Source extract below:
Carrier­Mediated Transport

Enterocytes are simple columnar epithelial cells that line the intestinal walls in the small intestine and colon. They express various drug transporters,
are connected by tight junctions, and often play an important role in determining the rate and extent of drug absorption. Uptake transporters move
drug molecules into the blood and increase plasma drug concentration, whereas efflux transporters move drug molecules back into the gut lumen and
reduce systemic drug absorption. These cells also express some drug­metabolizing enzymes, and can contribute to presystemic drug metabolism
(Doherty and Charman, 2002).

Theoretically, a lipophilic drug may either pass through the cell or go around it. If the drug has a low molecular weight and is lipophilic, the lipid cell
membrane is not a barrier to drug diffusion and absorption. In the intestine, drugs and other molecules can go through the intestinal epithelial cells by
either diffusion or a carrier­mediated mechanism. Numerous specialized carrier­mediated transport systems are present in the body, especially in the
intestine for the absorption of ions and nutrients required by the body.
End of Source extract.
Given material below:
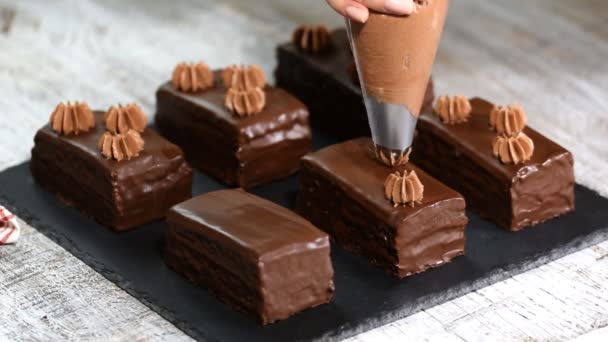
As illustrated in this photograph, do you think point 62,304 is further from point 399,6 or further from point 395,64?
End of Given material.
How to complete this task >> From the carrier-mediated transport passage, extract word for word the stretch that opens with the words containing "Theoretically, a lipophilic" and closes with "by the body.".

Reply >>
Theoretically, a lipophilic drug may either pass through the cell or go around it. If the drug has a low molecular weight and is lipophilic, the lipid cell
membrane is not a barrier to drug diffusion and absorption. In the intestine, drugs and other molecules can go through the intestinal epithelial cells by
either diffusion or a carrier­mediated mechanism. Numerous specialized carrier­mediated transport systems are present in the body, especially in the
intestine for the absorption of ions and nutrients required by the body.